Of course he has connections in his former country; he has friends and relatives, maybe even property. Ethnic Germans are allowed to maintain personal links to foreign countries, so why can't an immigrant retain his ties with the country of his birth?

Teheran and Jerusalem enmity

To expect anything else from him would be wrong and unjust. In most cases, such expectations are not made. The situation changes, however, when things get political – and things are certainly political between Iran and Israel. Not because this Iranian-German footballer wants it to be so. No, the people responsible for the status quo are those in Teheran and Jerusalem who swear enmity towards each other.

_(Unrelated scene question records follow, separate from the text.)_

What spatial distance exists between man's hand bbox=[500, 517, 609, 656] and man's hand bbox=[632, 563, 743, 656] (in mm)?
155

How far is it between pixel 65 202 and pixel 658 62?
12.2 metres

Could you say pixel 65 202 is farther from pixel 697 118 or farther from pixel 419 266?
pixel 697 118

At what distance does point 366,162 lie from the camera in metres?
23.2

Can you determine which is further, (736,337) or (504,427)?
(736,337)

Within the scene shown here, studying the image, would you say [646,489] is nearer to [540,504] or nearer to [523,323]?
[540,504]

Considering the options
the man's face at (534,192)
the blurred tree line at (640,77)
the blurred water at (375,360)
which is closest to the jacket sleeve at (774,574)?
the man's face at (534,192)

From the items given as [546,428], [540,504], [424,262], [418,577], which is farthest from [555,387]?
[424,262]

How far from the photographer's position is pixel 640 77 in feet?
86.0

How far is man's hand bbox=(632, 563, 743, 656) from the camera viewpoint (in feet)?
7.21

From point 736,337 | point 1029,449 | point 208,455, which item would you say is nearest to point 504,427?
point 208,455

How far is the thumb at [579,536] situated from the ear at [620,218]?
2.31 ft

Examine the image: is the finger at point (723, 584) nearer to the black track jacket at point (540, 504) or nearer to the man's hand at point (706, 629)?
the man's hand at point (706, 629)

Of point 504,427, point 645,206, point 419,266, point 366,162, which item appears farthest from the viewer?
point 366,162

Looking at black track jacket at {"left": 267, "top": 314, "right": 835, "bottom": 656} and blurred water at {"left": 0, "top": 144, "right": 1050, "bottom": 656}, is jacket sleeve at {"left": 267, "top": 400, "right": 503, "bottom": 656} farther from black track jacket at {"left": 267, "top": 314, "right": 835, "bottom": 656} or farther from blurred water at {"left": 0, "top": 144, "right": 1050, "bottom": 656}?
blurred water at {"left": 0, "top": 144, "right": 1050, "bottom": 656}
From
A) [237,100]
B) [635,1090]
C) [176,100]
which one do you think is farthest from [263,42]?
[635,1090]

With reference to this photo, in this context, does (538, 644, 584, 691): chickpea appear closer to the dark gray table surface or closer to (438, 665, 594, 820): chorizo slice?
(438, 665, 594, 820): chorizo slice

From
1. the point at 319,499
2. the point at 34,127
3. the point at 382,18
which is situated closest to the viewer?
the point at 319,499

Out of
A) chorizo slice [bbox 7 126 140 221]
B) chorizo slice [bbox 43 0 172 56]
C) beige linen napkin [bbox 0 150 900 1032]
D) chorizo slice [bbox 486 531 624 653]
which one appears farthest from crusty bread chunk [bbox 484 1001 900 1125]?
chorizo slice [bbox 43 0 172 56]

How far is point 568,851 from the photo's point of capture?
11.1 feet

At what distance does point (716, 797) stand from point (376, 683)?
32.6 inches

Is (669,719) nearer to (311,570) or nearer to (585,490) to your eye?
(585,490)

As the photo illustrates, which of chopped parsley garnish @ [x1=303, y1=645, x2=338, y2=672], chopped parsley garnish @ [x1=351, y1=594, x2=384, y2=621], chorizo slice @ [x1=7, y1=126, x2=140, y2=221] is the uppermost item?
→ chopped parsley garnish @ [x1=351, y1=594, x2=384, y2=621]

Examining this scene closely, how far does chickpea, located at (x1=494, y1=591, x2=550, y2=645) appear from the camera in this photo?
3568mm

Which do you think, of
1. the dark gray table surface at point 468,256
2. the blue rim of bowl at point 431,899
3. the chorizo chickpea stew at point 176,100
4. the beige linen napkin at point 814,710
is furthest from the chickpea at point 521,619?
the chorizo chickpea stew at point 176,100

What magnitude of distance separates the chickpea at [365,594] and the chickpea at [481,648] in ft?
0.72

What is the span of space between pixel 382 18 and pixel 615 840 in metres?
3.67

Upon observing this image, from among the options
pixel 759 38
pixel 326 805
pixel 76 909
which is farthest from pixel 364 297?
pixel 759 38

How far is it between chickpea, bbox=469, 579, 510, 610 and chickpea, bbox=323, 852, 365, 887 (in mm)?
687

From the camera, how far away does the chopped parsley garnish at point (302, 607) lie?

It is the ordinary people who have to carry the can and, as is the case with Dejagah, to face either sanctions or, at the very least, serious unpleasantness. The German media and its politicians would do well not to play up such stories and certainly not to give them a completely different spin.

It begs the question as to what would happen if the footballer in question was an Israeli-German footballer and the international was being played in Iran. The answer is clear: no-one would insist upon that player taking part in the match.

In this case too, there are two sides to integration: that of those who integrate themselves into society and that of the society that integrates them – or not, as the case may be. Integration cannot be about self-denial, it requires consideration, esteem, and respect on both sides.

These elements are missing in the case at hand. But apart from all that, there is another reason why the politicians' populist sound bites are out of place in this discussion: Ashkan Dejagah is already 21 years old and will only be playing in the U-21 team for a few more months.